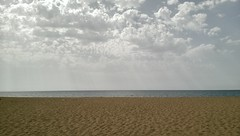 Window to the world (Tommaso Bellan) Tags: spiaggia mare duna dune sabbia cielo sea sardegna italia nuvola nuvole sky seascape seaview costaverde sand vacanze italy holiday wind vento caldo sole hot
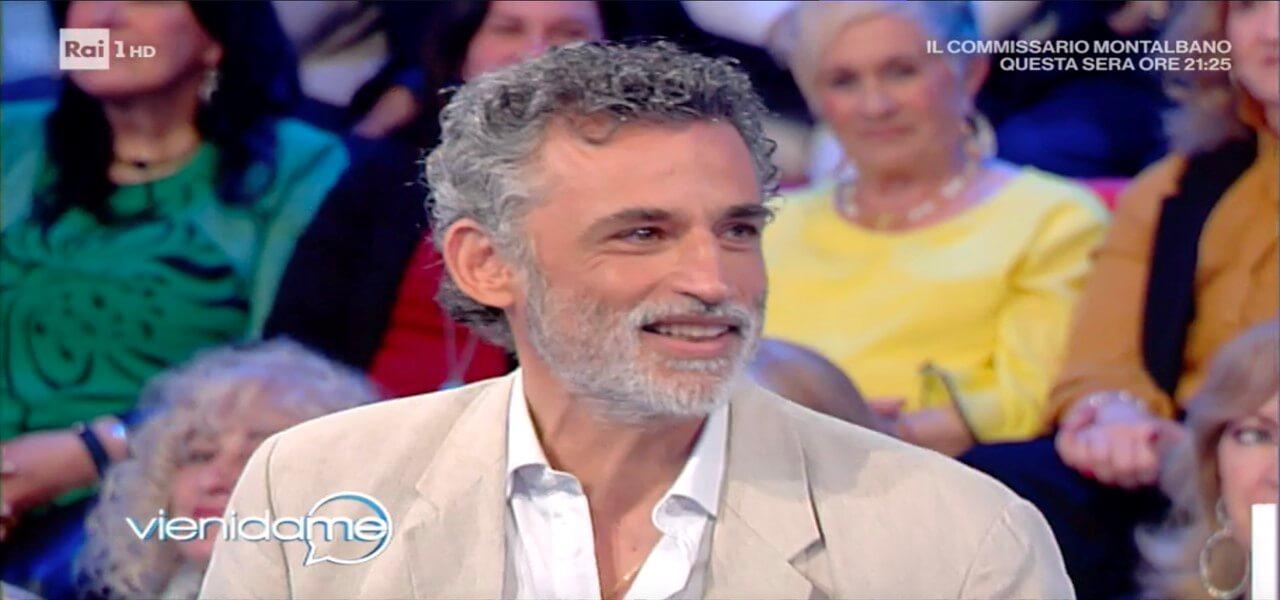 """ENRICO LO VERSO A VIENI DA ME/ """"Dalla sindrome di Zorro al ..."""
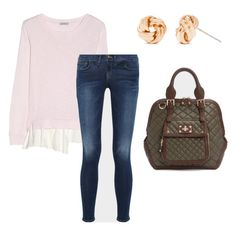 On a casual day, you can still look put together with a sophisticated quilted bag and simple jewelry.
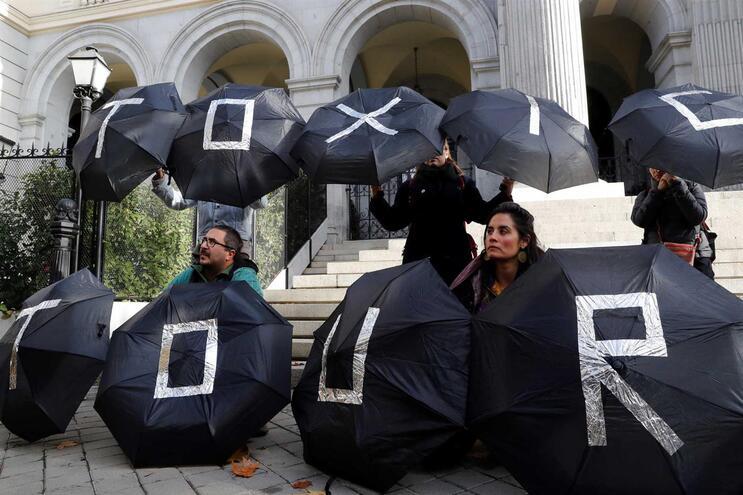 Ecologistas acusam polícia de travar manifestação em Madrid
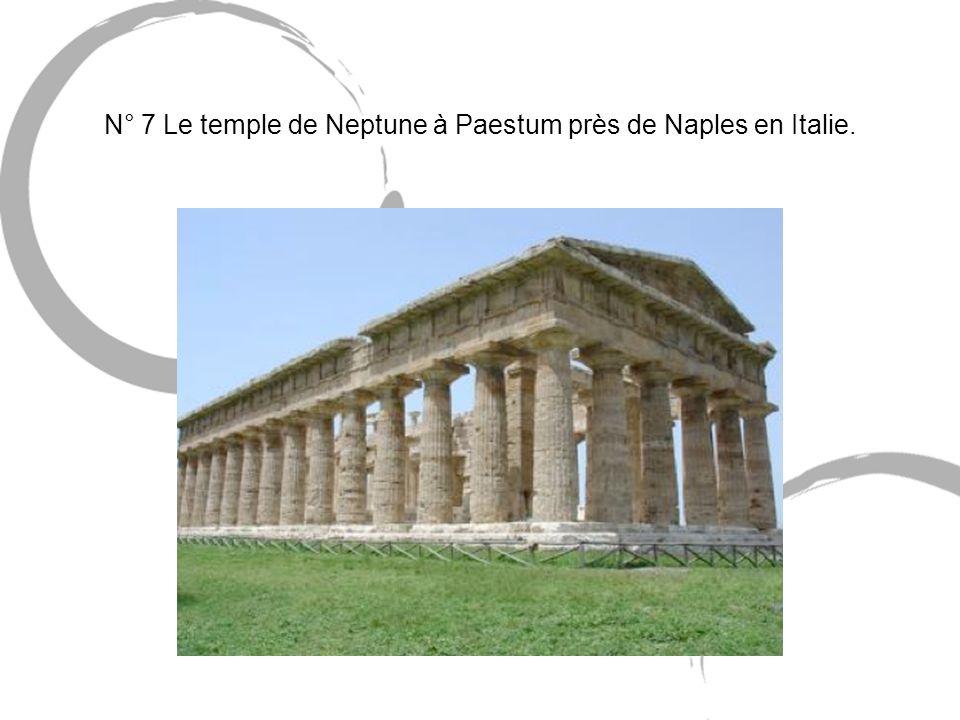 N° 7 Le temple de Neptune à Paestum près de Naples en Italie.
....
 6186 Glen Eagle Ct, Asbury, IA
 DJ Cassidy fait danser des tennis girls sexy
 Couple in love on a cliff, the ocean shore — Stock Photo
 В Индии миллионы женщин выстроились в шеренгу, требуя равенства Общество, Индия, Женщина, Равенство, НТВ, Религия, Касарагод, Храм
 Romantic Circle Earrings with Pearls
....
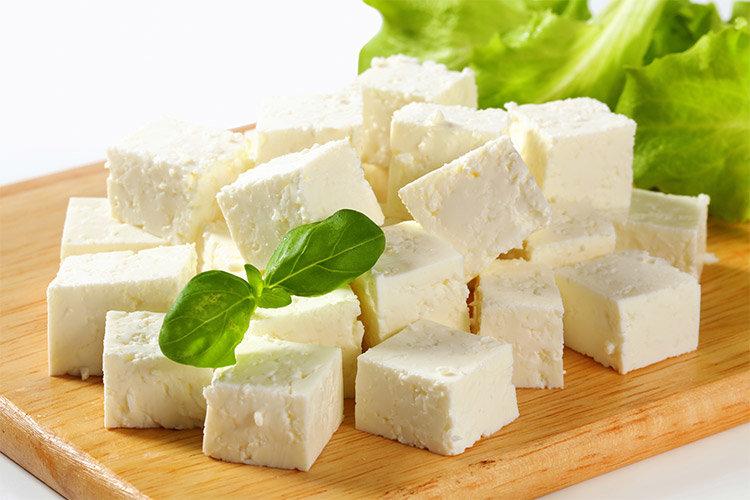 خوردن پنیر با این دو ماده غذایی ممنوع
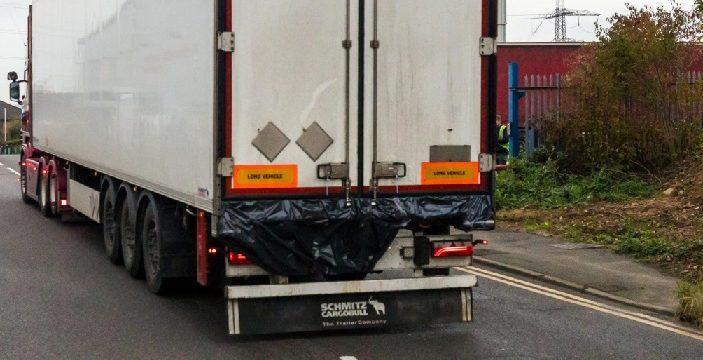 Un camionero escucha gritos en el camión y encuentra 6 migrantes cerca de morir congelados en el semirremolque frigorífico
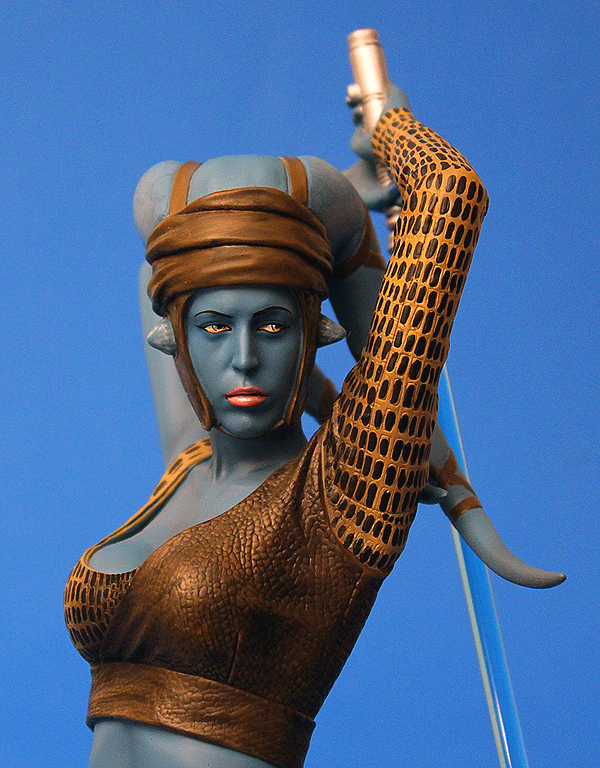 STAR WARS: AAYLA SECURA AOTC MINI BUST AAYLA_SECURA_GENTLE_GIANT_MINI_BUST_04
....
* **Task item**
Within the listing above, copy exactly the lines that start at the one with "Window to the" and continue through the one with "N° 7 Le temple". Omit pictures.

* **Exercise output**
 Window to the world (Tommaso Bellan) Tags: spiaggia mare duna dune sabbia cielo sea sardegna italia nuvola nuvole sky seascape seaview costaverde sand vacanze italy holiday wind vento caldo sole hot
 """ENRICO LO VERSO A VIENI DA ME/ """"Dalla sindrome di Zorro al ..."""
 On a casual day, you can still look put together with a sophisticated quilted bag and simple jewelry.
 Ecologistas acusam polícia de travar manifestação em Madrid
 N° 7 Le temple de Neptune à Paestum près de Naples en Italie.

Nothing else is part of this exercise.